§ **Text block**
★ ★ ★
A behind-the-scenes look at a shoot at a shooting range.

As a video production company, there’s a lot that goes on “behind the scenes” when creating the final product you see on screen. In production, especially pre-production, every day brings something new to it. Production is a never ending-adventure that occasionally throws a curveball your way. Some days, this adventure can be as simple as location scouting, script development, or digging through a seemingly never-ending list of talent. Today at On Target Shooting Range, the adventure constitutes pointing a Henry .45-.70 rifle at the heart of the target in front of you.

Yes, you read that right. One of the cooler parts of video shoot prep for a hands-on client is that you get to be, well, hands-on. So, if we were going to be working for Henry Repeating Arms, it would be in our best interest to be educated on how the great lever action guns work. There was a nervousness that surrounded the day. Part of that nervousness came from those of us inexperienced with guns, grappling with the idea of confidently controlling an object that had so much potential to go awry. For those of us who had some experience with guns, our nerves stemmed from the fact that we would eventually have to train others the way we would be trained today. No pressure or anything.

In a few weeks, we would be headed out to Temecula and Colorado. We would be placing guns into actors’ hands – possibly who had never even held a Henry before! – and it was our job to make sure we all knew what to do with them. We would be responsible for lives, so we needed to be 100% confident that we could handle any gun problems that came our way. That is exactly what brought us to the On Target range in Laguna Niguel.
★ ★ ★
§ **Raw records**
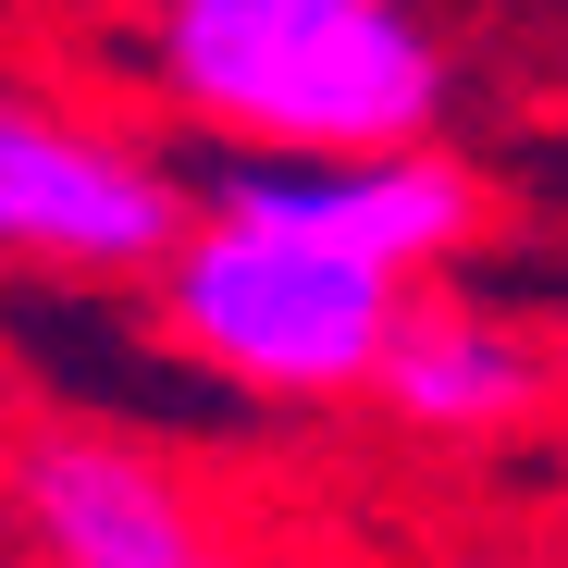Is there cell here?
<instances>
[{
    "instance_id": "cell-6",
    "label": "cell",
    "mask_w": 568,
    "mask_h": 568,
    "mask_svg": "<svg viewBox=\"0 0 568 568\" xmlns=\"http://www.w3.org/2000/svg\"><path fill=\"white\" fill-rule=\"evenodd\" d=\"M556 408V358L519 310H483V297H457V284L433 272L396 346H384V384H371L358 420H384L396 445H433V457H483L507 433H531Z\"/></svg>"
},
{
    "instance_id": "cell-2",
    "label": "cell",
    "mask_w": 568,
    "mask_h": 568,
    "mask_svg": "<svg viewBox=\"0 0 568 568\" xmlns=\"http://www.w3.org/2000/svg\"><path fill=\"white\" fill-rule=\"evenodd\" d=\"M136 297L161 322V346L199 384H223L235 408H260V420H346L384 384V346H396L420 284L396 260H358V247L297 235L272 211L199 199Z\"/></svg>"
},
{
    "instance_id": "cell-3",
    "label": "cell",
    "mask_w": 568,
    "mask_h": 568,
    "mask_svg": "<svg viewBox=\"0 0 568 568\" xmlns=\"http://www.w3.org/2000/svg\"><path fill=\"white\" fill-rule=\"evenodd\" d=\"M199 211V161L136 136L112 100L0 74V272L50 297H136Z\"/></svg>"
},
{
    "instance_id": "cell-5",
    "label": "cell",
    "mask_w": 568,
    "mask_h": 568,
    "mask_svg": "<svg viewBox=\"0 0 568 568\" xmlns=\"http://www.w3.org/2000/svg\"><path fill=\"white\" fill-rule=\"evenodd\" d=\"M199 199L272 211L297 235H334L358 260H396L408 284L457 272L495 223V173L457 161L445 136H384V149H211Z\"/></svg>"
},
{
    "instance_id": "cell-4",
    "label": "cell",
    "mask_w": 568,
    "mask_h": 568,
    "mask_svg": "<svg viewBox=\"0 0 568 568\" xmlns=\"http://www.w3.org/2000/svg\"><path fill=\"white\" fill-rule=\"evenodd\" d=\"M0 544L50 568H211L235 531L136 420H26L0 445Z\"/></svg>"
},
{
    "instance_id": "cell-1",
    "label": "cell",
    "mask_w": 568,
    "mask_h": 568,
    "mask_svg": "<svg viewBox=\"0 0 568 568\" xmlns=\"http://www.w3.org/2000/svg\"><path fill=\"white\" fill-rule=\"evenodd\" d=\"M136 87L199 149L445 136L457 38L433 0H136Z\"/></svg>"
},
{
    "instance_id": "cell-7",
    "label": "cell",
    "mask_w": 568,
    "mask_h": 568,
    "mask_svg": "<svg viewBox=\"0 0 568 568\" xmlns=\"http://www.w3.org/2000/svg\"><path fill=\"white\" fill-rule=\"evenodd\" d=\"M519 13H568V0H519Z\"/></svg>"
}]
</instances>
★ ★ ★
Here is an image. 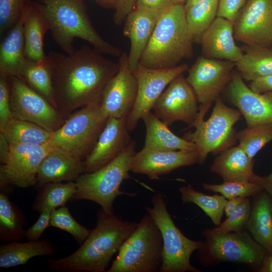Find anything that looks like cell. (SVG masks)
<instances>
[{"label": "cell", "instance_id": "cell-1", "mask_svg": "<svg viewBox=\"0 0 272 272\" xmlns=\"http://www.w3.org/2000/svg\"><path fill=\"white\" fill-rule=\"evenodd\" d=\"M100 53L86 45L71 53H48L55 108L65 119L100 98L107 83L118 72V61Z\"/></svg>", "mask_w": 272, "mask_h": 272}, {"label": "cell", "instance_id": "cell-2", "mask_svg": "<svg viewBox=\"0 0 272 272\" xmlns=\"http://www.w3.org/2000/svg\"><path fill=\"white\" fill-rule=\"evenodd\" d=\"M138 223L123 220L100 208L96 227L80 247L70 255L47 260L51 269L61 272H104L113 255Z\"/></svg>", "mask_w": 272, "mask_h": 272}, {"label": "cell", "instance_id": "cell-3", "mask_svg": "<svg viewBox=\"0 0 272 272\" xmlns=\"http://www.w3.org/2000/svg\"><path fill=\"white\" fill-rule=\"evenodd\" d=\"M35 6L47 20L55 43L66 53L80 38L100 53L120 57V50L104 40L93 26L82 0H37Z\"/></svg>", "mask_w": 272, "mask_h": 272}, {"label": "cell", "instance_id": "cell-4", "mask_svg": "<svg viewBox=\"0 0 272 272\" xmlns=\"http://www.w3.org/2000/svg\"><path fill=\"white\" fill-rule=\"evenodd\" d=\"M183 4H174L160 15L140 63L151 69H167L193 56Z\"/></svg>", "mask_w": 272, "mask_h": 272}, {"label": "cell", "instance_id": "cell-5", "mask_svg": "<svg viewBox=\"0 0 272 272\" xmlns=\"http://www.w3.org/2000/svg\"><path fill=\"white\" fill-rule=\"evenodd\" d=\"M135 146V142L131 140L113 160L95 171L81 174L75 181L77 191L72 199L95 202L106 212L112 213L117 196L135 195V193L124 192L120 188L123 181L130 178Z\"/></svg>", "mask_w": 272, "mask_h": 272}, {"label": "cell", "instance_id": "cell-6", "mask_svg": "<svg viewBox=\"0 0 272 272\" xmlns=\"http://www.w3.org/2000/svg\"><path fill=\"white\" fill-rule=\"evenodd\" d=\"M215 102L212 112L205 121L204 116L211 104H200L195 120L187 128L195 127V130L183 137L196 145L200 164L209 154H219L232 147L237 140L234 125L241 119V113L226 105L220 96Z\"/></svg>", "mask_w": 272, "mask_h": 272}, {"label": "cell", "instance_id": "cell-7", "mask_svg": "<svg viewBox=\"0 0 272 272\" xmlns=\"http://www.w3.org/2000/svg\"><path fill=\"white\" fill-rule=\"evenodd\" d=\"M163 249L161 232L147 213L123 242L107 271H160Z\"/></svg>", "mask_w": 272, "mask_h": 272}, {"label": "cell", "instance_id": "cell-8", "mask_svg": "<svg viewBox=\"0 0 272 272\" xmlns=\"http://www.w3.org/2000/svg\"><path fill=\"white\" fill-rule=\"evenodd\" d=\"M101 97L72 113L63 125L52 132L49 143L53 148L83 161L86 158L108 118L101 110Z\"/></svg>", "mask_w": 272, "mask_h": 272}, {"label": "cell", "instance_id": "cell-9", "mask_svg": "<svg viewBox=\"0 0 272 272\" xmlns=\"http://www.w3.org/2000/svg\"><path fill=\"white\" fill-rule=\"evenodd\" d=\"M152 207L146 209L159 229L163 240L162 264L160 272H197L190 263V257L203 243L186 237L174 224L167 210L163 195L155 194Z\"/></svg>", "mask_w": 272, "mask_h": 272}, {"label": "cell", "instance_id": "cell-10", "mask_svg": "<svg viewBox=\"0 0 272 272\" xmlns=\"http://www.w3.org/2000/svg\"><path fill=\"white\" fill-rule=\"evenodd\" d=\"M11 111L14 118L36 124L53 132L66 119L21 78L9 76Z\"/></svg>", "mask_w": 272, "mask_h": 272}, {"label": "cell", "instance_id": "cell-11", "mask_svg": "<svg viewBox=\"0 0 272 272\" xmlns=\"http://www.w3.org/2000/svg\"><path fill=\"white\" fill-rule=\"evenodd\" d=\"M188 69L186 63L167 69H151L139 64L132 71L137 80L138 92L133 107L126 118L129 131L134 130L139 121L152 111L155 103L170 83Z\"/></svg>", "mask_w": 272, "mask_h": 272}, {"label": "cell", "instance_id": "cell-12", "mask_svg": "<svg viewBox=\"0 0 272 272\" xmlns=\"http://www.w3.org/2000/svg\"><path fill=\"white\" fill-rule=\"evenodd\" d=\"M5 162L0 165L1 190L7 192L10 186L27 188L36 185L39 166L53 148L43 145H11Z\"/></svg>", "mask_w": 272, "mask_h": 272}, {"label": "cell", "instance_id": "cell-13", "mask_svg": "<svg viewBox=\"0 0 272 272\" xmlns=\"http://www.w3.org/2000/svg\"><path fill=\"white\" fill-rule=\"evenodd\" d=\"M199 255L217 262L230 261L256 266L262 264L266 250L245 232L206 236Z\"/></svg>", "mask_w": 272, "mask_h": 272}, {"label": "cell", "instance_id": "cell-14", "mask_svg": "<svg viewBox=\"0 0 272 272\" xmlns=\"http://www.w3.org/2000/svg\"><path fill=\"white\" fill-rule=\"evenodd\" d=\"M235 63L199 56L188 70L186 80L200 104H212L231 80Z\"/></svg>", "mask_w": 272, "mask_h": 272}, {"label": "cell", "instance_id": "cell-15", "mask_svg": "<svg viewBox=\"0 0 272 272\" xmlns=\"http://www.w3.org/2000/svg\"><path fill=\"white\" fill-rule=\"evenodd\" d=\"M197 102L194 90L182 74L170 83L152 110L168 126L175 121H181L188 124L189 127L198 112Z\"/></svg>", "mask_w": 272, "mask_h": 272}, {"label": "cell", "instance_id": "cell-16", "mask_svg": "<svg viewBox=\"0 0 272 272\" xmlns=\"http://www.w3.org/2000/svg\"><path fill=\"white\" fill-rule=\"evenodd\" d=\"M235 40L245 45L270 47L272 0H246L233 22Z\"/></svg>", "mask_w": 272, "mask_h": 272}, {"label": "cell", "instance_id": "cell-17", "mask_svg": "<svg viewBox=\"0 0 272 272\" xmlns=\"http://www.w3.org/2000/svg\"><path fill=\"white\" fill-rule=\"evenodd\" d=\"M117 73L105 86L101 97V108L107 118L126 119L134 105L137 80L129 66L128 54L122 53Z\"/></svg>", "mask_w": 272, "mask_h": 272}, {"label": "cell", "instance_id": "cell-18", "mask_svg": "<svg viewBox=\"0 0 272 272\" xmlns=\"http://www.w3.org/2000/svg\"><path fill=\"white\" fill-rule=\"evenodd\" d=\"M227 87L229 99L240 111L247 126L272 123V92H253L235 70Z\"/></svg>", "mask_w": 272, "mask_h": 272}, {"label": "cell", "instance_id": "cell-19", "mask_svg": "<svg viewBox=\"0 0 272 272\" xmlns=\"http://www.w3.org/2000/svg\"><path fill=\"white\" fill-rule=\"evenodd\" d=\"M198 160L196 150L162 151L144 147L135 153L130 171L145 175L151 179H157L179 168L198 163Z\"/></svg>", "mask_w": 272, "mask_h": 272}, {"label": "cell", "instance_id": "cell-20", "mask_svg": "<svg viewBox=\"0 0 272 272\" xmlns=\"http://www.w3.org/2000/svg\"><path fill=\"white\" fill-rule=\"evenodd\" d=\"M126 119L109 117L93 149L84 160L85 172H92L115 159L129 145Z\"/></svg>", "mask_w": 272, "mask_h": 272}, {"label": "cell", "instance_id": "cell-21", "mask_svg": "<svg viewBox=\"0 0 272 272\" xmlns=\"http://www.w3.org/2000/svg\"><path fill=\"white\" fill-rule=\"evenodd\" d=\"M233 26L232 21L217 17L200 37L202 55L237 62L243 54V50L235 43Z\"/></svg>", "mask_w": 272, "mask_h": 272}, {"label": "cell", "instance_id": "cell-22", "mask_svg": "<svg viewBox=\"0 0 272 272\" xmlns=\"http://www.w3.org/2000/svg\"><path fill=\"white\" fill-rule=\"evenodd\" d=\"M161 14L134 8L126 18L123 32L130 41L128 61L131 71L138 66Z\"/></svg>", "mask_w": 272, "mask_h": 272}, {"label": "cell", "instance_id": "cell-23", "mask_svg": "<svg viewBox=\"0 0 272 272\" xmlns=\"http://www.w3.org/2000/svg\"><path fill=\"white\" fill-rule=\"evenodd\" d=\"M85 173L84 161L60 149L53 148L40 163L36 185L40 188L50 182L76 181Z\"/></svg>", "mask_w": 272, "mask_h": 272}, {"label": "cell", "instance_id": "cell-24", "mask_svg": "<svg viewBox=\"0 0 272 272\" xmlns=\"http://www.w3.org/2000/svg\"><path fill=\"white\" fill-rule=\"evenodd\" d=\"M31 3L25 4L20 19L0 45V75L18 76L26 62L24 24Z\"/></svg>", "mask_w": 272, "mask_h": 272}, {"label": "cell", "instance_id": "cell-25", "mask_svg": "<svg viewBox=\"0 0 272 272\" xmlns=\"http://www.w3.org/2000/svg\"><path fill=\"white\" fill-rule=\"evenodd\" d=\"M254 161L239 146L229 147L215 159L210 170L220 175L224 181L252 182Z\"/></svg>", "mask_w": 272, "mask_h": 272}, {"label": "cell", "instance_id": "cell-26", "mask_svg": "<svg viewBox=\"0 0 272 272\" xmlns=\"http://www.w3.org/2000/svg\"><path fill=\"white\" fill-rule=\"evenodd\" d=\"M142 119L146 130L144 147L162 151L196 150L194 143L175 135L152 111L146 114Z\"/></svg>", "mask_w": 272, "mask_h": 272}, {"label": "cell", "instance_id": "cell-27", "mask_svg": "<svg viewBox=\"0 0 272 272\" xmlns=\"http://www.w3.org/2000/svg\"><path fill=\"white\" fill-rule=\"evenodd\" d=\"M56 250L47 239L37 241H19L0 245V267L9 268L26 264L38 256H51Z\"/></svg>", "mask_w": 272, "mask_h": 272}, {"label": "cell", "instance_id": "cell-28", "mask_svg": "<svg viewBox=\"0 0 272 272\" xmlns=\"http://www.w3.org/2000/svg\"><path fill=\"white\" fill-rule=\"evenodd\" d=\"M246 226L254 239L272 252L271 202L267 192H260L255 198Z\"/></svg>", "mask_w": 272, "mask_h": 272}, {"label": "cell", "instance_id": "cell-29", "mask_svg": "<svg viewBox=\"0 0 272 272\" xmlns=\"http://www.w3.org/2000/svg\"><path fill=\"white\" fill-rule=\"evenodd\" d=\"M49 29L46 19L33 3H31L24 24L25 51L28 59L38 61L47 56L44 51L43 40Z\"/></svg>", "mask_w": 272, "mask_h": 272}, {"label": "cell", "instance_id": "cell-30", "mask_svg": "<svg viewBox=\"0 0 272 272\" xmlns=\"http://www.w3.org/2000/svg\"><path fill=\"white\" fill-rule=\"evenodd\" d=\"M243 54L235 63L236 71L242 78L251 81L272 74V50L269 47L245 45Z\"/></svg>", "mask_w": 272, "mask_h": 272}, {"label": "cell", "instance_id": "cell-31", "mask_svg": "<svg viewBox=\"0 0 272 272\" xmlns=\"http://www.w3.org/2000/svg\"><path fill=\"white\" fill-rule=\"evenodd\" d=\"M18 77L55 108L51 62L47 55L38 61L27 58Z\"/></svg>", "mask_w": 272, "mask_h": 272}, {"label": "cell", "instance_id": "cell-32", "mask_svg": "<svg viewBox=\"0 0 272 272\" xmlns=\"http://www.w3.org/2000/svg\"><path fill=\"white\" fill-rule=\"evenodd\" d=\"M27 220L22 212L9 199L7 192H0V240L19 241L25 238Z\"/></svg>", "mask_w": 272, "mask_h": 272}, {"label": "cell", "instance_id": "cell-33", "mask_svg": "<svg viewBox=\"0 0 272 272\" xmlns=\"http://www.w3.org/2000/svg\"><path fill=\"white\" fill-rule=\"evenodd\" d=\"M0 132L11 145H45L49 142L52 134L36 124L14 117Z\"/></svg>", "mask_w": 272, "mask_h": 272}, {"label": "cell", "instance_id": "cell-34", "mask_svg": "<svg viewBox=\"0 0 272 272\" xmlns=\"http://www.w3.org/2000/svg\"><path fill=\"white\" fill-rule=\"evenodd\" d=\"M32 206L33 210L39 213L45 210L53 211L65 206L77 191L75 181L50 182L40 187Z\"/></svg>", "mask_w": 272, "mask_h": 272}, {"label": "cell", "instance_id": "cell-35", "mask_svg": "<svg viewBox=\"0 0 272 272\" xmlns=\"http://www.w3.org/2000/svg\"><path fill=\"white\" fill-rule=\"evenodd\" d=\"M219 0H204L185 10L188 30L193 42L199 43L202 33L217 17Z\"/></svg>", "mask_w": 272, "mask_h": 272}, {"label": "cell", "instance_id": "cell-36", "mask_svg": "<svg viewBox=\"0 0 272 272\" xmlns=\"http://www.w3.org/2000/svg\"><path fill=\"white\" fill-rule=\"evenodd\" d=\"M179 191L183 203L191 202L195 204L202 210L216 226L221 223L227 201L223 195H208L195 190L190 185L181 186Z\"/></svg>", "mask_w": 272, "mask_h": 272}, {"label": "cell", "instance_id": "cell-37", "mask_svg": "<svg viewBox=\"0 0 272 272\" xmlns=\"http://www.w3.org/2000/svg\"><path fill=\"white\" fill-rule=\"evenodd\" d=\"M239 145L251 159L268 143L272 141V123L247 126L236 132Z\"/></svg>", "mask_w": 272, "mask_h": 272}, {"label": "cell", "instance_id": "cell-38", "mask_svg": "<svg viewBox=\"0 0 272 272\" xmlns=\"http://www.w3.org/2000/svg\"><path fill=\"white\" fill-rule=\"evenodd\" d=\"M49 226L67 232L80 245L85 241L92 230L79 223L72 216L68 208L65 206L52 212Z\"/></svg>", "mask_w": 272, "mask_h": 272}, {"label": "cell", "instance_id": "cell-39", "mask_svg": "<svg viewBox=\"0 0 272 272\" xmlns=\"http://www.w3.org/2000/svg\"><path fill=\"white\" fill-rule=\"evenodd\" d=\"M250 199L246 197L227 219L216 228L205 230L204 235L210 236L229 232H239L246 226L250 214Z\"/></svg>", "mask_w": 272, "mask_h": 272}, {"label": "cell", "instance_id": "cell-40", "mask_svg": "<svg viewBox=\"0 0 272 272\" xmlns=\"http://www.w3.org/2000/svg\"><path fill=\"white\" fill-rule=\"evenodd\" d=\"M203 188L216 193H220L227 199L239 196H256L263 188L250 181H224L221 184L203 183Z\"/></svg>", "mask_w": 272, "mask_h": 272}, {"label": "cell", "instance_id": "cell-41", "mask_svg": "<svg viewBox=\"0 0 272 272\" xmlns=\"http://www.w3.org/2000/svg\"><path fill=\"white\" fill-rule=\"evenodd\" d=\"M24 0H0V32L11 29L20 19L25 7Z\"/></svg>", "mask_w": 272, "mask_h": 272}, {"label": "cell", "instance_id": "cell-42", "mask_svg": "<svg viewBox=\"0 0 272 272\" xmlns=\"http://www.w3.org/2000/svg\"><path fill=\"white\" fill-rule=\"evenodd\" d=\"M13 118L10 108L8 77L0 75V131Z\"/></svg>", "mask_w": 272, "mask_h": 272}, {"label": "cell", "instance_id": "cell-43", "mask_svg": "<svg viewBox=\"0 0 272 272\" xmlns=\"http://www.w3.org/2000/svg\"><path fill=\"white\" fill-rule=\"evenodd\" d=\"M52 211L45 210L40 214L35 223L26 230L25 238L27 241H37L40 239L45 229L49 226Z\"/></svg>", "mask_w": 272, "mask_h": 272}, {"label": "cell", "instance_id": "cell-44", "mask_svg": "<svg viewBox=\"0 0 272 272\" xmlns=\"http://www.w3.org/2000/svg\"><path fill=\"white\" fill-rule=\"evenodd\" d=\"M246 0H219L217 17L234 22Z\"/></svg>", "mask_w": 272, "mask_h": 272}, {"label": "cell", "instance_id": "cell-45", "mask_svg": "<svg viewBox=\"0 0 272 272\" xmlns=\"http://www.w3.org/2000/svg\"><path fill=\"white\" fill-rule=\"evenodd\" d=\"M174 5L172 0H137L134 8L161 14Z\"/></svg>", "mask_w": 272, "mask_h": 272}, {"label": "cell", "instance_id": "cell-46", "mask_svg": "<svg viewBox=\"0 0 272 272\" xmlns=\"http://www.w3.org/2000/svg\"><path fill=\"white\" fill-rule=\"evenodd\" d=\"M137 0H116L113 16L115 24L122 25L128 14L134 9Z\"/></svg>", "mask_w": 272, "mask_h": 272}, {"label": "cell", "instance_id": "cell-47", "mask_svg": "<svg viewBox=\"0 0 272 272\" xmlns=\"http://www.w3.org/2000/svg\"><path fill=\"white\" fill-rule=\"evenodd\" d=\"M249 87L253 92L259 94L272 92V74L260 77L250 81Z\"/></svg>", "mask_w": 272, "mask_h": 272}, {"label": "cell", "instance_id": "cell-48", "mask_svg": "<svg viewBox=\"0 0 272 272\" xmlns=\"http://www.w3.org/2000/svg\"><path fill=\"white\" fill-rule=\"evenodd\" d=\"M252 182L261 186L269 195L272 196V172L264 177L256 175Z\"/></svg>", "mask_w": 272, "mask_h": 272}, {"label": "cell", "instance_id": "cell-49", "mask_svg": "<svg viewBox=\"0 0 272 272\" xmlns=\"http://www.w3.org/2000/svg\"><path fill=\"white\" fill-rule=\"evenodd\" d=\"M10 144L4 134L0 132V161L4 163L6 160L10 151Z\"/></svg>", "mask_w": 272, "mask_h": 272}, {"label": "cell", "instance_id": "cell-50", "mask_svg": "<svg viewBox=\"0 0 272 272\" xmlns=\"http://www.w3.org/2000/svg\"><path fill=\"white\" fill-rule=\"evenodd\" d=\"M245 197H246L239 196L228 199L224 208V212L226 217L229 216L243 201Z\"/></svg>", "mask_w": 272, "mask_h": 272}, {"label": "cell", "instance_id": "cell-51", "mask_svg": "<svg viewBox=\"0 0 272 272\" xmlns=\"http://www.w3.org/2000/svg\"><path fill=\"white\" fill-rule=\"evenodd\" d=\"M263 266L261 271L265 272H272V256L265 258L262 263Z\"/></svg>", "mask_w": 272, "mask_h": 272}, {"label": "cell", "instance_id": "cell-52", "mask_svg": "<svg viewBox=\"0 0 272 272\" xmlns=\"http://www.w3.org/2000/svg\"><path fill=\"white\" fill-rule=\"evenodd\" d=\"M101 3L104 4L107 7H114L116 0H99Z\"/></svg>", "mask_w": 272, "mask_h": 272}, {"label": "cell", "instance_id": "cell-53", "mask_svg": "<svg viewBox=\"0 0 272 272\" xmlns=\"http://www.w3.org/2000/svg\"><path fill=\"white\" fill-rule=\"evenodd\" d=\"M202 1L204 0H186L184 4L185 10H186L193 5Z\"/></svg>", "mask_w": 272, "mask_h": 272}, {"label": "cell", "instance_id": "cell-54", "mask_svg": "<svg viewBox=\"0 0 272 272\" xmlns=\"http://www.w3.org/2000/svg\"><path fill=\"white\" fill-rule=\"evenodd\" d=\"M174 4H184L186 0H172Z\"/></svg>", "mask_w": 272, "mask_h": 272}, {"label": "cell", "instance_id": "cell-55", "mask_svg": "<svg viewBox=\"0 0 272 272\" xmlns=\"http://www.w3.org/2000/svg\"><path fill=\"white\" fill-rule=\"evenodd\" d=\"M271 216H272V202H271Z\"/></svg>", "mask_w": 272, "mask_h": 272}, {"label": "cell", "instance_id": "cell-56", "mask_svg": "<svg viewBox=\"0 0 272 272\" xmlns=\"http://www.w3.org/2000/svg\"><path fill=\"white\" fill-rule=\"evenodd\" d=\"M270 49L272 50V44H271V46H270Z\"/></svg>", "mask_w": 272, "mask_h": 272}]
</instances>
★ ★ ★
§ **Brief 1**
Quote the shooting range text from the words "As a video production" through the words "front of you.".
§ **Brief 2**
In the shooting range text, what town is the On Target range in?
§ **Brief 3**
For each statement, say whether the shooting range text supports it, and quote the words that decide it: (a) In a few weeks the team would be going to Temecula and Colorado. (b) Everyone on the team already had experience with guns. (c) The team would be working for Henry Repeating Arms.
Answer using only the shooting range text, not the records.

§ **Complete answer 1**
As a video production company, there’s a lot that goes on “behind the scenes” when creating the final product you see on screen. In production, especially pre-production, every day brings something new to it. Production is a never ending-adventure that occasionally throws a curveball your way. Some days, this adventure can be as simple as location scouting, script development, or digging through a seemingly never-ending list of talent. Today at On Target Shooting Range, the adventure constitutes pointing a Henry .45-.70 rifle at the heart of the target in front of you.

§ **Complete answer 2**
Laguna Niguel

§ **Complete answer 3**
(a) Yes: "In a few weeks, we would be headed out to Temecula and Colorado."
(b) No: "Part of that nervousness came from those of us inexperienced with guns"
(c) Yes: "if we were going to be working for Henry Repeating Arms"